Option 2: Build as a Standalone Project with LLVM provided by User

This is more complex but lets you "bring your own LLVM-Project" source code or binary.

  1. Build MLIR
# Clone llvm-project
git clone https://github.com/llvm/llvm-project.git llvm-project

# Checkout the right commit. Of course, you may try
# a newer commit or your own modified LLVM-Project.
cd llvm-project
git checkout $(cat build_tools/cmake/LLVMCommit.cmake | grep -Po '(?<=").*(?=")')

# Apply patch from llvm-project PR 91524
git apply ../build_tools/llvm-project.patch

# Do the build
cd ..
./build_tools/scripts/build_mlir.sh llvm-project build/llvm-project
  1. Build the project and run all tests
cmake -B ./build/mlir-tensorrt -S . -G Ninja \
    -DCMAKE_BUILD_TYPE=RelWithDebInfo \
    -DCMAKE_C_COMPILER=clang -DCMAKE_CXX_COMPILER=clang++ \
    -DMLIR_TRT_USE_LINKER=lld \
    -DMLIR_TRT_PACKAGE_CACHE_DIR=${PWD}/.cache.cpm \
    -DMLIR_DIR=build/llvm-project/lib/cmake/mlir \
    -DCMAKE_PLATFORM_NO_VERSIONED_SONAME=ON
ninja -C build/mlir-tensorrt all
ninja -C build/mlir-tensorrt check-mlir-executor
ninja -C build/mlir-tensorrt check-mlir-tensorrt-dialect
ninja -C build/mlir-tensorrt check-mlir-tensorrt
  1. Build Python binding wheels

This will produce wheels under build/mlir-tensorrt/wheels:

ninja -C build/mlir-tensorrt mlir-tensorrt-all-wheels

Configuring What TensorRT Version is Used

Our CMake-based build system will by default attempt to download a version of TensorRT to use during building and testing. This is controlled by the CMake cache variable MLIR_TRT_DOWNLOAD_TENSORRT_VERSION.

To instead use a local TensorRT version, simply set the CMake cache variable MLIR_TRT_TENSORRT_DIR to the path to the TensorRT installation directory (containing directories include, lib64, and so on), and set MLIR_TRT_DOWNLOAD_TENSORRT_VERSION to the empty string.

These variables are fed into the CMake function find_tesnsorrt which is invoked here. Options INSTALL_DIR and DOWNLOAD_VERSION are mutually exclusive.

All executables built by the project will link TensorRT dynamically and load it dynamically at runtime using the runtime environment's default dynamic library search mechanism.
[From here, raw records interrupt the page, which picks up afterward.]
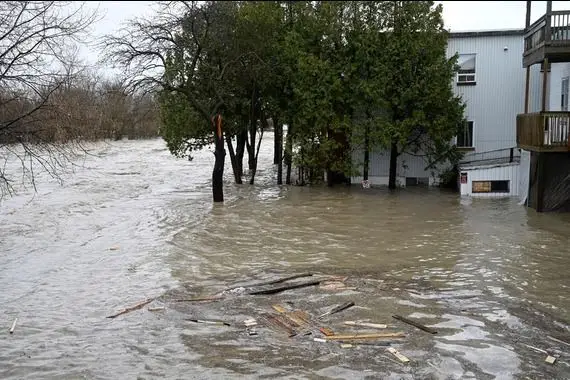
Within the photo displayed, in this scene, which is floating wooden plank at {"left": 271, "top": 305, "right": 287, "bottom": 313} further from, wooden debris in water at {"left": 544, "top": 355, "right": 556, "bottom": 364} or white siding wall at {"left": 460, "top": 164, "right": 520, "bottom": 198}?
white siding wall at {"left": 460, "top": 164, "right": 520, "bottom": 198}

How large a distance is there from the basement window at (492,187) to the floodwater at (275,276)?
1.30 metres

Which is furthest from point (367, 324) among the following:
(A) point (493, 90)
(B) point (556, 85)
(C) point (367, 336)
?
(A) point (493, 90)

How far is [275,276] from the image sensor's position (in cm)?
1188

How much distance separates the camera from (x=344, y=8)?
24.9 m

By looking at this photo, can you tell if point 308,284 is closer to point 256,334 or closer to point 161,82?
point 256,334

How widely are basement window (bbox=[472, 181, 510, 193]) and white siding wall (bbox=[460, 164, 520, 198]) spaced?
11cm

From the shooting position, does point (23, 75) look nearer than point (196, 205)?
Yes

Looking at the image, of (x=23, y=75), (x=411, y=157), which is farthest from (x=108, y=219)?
(x=411, y=157)

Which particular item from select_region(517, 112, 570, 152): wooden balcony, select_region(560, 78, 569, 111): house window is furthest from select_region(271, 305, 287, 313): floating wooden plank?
select_region(560, 78, 569, 111): house window

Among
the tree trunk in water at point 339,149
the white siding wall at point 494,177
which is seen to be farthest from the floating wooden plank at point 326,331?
the tree trunk in water at point 339,149

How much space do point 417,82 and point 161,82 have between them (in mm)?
9949

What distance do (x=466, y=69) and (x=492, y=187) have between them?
5.57 meters

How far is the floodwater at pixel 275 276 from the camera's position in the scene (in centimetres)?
768

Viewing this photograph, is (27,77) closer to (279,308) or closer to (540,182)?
(279,308)
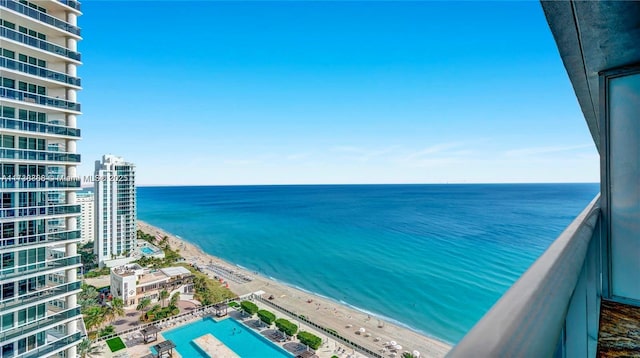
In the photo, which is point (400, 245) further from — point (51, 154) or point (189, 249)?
point (51, 154)

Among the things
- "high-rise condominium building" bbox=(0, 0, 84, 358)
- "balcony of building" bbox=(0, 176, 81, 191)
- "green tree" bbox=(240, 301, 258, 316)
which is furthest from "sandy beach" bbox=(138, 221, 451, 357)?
"balcony of building" bbox=(0, 176, 81, 191)

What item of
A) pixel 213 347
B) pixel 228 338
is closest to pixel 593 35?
pixel 213 347

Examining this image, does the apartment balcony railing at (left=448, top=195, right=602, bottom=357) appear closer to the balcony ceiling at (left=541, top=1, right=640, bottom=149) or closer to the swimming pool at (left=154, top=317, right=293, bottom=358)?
the balcony ceiling at (left=541, top=1, right=640, bottom=149)

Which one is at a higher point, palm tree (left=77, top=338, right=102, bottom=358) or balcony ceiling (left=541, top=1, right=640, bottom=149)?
balcony ceiling (left=541, top=1, right=640, bottom=149)

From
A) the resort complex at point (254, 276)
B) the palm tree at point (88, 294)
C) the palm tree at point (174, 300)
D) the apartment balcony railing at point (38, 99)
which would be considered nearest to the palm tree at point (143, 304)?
the resort complex at point (254, 276)

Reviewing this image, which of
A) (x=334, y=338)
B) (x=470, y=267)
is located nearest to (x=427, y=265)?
(x=470, y=267)

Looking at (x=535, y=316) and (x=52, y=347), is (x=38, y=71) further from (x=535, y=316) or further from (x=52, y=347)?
(x=535, y=316)
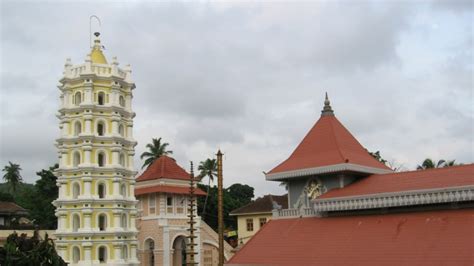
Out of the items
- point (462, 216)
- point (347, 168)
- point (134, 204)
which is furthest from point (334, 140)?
point (134, 204)

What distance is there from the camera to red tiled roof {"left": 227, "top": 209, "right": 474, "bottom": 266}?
14477 millimetres

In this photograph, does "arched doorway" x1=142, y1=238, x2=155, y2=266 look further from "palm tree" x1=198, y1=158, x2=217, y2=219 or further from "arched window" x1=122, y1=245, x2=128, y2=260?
"palm tree" x1=198, y1=158, x2=217, y2=219

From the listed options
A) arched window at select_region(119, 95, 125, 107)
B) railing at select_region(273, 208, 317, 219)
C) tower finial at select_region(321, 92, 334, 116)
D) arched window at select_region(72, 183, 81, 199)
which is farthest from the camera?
arched window at select_region(119, 95, 125, 107)

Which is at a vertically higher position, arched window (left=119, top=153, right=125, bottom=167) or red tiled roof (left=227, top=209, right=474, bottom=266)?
arched window (left=119, top=153, right=125, bottom=167)

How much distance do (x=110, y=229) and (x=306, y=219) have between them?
420 inches

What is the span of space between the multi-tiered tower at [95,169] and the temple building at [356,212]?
8.83m

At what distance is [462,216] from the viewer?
15.0m

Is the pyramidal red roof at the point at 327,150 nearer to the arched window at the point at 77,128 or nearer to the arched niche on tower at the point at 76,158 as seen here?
the arched niche on tower at the point at 76,158

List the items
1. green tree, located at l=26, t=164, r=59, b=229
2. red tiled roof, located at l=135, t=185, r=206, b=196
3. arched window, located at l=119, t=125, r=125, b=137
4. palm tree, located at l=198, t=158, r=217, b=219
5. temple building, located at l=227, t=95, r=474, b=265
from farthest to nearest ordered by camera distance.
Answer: palm tree, located at l=198, t=158, r=217, b=219 → green tree, located at l=26, t=164, r=59, b=229 → red tiled roof, located at l=135, t=185, r=206, b=196 → arched window, located at l=119, t=125, r=125, b=137 → temple building, located at l=227, t=95, r=474, b=265

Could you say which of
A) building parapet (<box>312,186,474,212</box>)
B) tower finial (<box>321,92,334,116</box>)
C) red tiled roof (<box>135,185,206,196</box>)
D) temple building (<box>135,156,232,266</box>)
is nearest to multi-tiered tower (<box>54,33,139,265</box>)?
red tiled roof (<box>135,185,206,196</box>)

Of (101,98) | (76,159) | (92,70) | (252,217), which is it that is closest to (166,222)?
(76,159)

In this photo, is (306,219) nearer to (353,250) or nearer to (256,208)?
(353,250)

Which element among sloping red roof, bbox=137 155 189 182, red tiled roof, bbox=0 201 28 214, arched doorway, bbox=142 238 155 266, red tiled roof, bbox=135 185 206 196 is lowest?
arched doorway, bbox=142 238 155 266

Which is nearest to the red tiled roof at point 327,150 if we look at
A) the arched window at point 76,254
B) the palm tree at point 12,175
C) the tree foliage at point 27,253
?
the tree foliage at point 27,253
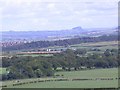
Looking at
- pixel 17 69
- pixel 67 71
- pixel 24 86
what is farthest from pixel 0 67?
pixel 24 86

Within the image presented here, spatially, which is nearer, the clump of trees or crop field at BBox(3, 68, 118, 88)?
crop field at BBox(3, 68, 118, 88)

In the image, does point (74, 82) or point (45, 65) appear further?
point (45, 65)

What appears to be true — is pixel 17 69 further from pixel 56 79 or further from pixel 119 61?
pixel 119 61

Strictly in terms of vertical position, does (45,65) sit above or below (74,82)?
above

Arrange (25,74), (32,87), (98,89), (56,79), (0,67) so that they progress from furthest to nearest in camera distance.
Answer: (0,67)
(25,74)
(56,79)
(32,87)
(98,89)

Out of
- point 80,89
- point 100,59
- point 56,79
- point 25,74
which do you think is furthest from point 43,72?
point 80,89

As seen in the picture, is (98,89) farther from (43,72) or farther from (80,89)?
(43,72)

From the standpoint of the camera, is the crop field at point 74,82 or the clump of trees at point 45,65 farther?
the clump of trees at point 45,65

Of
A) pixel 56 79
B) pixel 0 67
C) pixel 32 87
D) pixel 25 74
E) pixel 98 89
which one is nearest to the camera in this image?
pixel 98 89

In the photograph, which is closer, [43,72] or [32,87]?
[32,87]
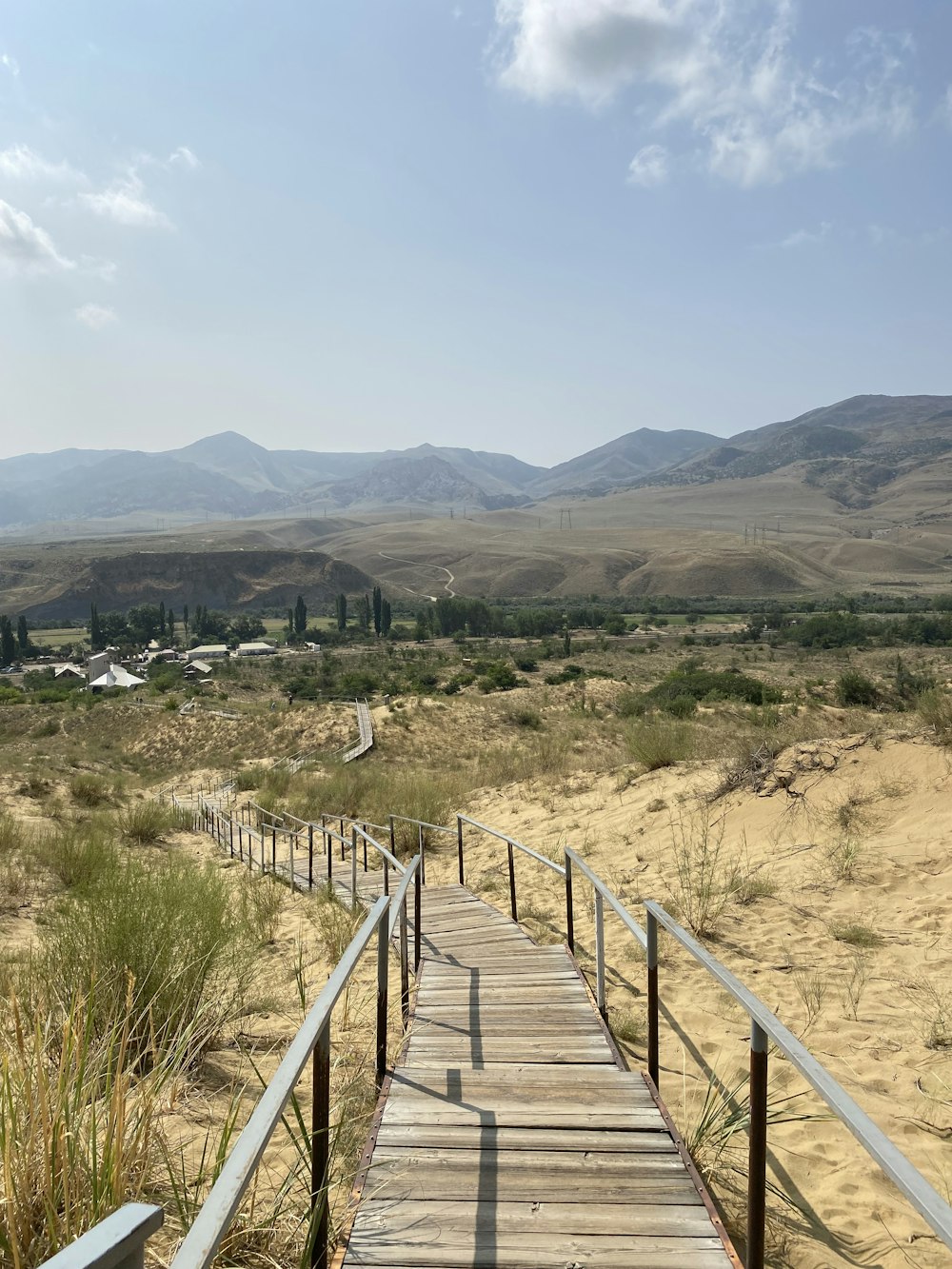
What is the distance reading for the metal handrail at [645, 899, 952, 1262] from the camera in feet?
5.56

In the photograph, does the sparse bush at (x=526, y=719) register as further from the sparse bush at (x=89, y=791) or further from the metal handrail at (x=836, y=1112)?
the metal handrail at (x=836, y=1112)

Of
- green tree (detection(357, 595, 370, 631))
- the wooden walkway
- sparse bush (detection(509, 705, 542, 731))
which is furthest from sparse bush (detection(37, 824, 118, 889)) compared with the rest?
green tree (detection(357, 595, 370, 631))

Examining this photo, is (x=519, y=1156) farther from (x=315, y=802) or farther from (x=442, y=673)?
(x=442, y=673)

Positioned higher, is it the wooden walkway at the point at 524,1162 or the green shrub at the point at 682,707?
the wooden walkway at the point at 524,1162

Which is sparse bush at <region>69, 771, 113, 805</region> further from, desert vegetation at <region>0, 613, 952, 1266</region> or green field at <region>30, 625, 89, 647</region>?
green field at <region>30, 625, 89, 647</region>

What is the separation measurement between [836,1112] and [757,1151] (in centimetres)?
81

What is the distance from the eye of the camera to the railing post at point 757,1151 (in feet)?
8.66

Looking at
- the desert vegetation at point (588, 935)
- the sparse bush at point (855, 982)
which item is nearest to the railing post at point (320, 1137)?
the desert vegetation at point (588, 935)

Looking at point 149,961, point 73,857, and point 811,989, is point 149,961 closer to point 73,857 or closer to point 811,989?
point 811,989

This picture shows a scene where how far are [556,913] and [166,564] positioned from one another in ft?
544

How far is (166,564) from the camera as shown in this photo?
160750mm

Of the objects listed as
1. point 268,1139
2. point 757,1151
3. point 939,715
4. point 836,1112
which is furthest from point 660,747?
point 268,1139

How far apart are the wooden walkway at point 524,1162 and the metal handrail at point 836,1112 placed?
1.44 feet

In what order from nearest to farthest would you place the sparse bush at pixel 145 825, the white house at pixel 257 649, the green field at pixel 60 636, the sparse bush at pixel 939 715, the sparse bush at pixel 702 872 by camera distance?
the sparse bush at pixel 702 872
the sparse bush at pixel 939 715
the sparse bush at pixel 145 825
the white house at pixel 257 649
the green field at pixel 60 636
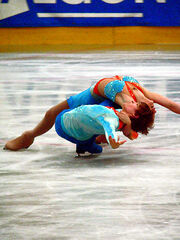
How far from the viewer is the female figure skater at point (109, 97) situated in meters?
3.41

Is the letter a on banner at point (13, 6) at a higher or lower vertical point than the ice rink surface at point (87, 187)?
lower

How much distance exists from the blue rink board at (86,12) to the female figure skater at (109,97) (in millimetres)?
12622

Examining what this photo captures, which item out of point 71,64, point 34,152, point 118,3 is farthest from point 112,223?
point 118,3

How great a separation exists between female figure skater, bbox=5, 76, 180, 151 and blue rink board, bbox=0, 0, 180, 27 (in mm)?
12622

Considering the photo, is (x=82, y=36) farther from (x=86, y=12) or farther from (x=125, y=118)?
(x=125, y=118)

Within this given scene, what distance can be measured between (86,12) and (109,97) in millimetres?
13042

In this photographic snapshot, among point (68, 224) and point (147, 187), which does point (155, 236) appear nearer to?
point (68, 224)

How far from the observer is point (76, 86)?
7.12m

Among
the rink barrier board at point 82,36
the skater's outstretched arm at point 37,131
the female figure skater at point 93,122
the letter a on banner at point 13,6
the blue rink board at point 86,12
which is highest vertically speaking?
the female figure skater at point 93,122

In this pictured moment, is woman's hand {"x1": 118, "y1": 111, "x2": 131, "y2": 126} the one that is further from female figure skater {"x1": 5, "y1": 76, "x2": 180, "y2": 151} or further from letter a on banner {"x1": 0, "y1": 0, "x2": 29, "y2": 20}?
letter a on banner {"x1": 0, "y1": 0, "x2": 29, "y2": 20}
The LIT testing configurations used in the project set the dynamic library search path (e.g. the environment variable LD_LIBRARY_PATH on Linux systems) to ensure that the TensorRT version used during compilation is also used during testing.

When invoking an executable (e.g. mlir-tensorrt-opt) directly outside of the LIT test runner, one should set the appropriate environment variables (e.g. LD_LIBRARY_PATH) to point to the TensorRT library which should be loaded at runtime. In general, if the project is compiled with TensorRT X.Y but version X.Z is loaded at runtime, with Z > Y, the software is expected to work, but no guarantees are currently made.